SONIA is a tool of probabilistic inference from TRB sequence data, where the inferred probability of seeing a given TRB sequence in the studied repertoire is parametrized in terms of an independent-site model:

$$\begin{array}{c}\hfill P\left(\mathit{\sigma }\right)=Q\left(\mathit{\sigma }\right)P_{\text{gen}}\left(\mathit{\sigma }\right)Q\left(\mathit{\sigma }\right)=\frac{1}{Z}\prod _{i=1}^l{q}_{i,l}\left({\sigma }_i\right),\end{array}$$ (7)

where we take σ to represent only the CDR3 amino acid sequence, of length l, of the TRB chain. P_gen(σ) is the probability of observing sequence σ in the repertoire as a result of the TCR generation process [21, 35]. P_gen(σ) is computed by SONIA with the aid of a dedicated software package, OLGA [21]. q_i,l(σ_i), with the index i running over the CDR3 sites up to its length l, is the set of position-specific q-factors and Z is the normalization constant. Using an encoding into Left+Right features, we consider one representative sequence length l = N^σ = 19 and each q-factor is estimated, for a given amino acid A, as the product:

$$\begin{array}{c}\hfill q_{i,N^{\sigma }}\left(A\right)=q_i^L\left(A\right)\times q_{i-N^{\sigma }-1}^R\left(A\right),\end{array}$$ (8)

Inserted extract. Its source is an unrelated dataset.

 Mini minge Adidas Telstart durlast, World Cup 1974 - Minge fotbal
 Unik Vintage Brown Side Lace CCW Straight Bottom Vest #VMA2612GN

where the left (superindex L) and right (superindex R) terms carry information about the position i of the amino acid A from the left and on the position i − N^σ − 1 from the right (see Fig 2B for an example). q-factors are learned by maximum likelihood estimation (achieved through rejection sampling [15, 36]) aimed at best reproducing by P(σ) the sample statistics, see S4(B) Fig. An L₂ regularization, controlling the magnitude of the q-factors learned, can be included in the maximum likelihood estimation and we set its value based on a hyperparametric search, see S4(A) Fig. SONIA models were learned and evaluated only for CDR3 sequences at P_gen ≠ 0, where we estimated P_gen by OLGA on the CDR3 only (without conditioning on the variable and joining gene segment) for consistency with our definition of a TRB clone.

RBM-LR

In the RBM-LR version, as a result of the Left+Right encoding, the RBM-inferred parameters consist of the superposition of a left and a right contribution, similarly to q-factors in Eq 8. For instance, the local potential g_i(A) acting on amino acid A at position i is given by $g_i^L\left(A\right)+g_{i-N^{\sigma }-1}^R\left(A\right)$. For a given hidden unit μ, the effective weight contributing to the activation of μ for amino acid A at position i is given by the sum $w_{i,\mu }^L\left(A\right)+w_{i-N^{\sigma }-1,\mu }^R\left(A\right)$, see S2 Fig. For the sake of comparison, we choose for the RBM-LR the same architecture as for the RBM (25 hidden units, regularization strength ${\lambda }_1^2=0.1$). Due to the Left+Right encoding, the length of the effective sequences used for training reaches several hundreds of sites: choosing the reference sequence length of N^σ = 19 (but shorter reference lengths could be used, see [15]), the overall length is 19 × 20 × 2 = 760 (20 is the number of amino acids while 2 accounts for having parameters for both left and right alignment). This number, compared to the pre-aligned, fixed-length training datasets of RBM, can increase significantly the training time: a training of 200 iterations using 1 core lasts ∼ 2 hours with a CDR3 sample arranged into a multiple sequence alignment of N^σ = 19, and ∼ 11.7 hours for the same sample in the Left+Right encoding with N^σ = 19. Note that the RBM package includes an option for parallelization over multiple cores, which would help reduce the elapsed real training time.

Scoring T-cell response

We train probabilistic models (RBM, SONIA) on count-weighted datasets at t = 0, 21 for each antigen p. For a given probabilistic framework (RBM, SONIA), we denote the probability assigned to sequence σ by the model trained on the repertoire snapshot at time t under stimulation by epitope p as $P_t^p\left(\mathit{\sigma }\right)$. We define the response score of a given CDR3 clonotype sequence σ:

$$\begin{array}{c}\hfill {\mathcal{S}}_{\text{resp}}^p\left(\mathit{\sigma }\right)=log\left(\frac{P_{21}^p\left(\mathit{\sigma }\right)}{P_0\left(\mathit{\sigma }\right)}\right)\end{array}$$ (9)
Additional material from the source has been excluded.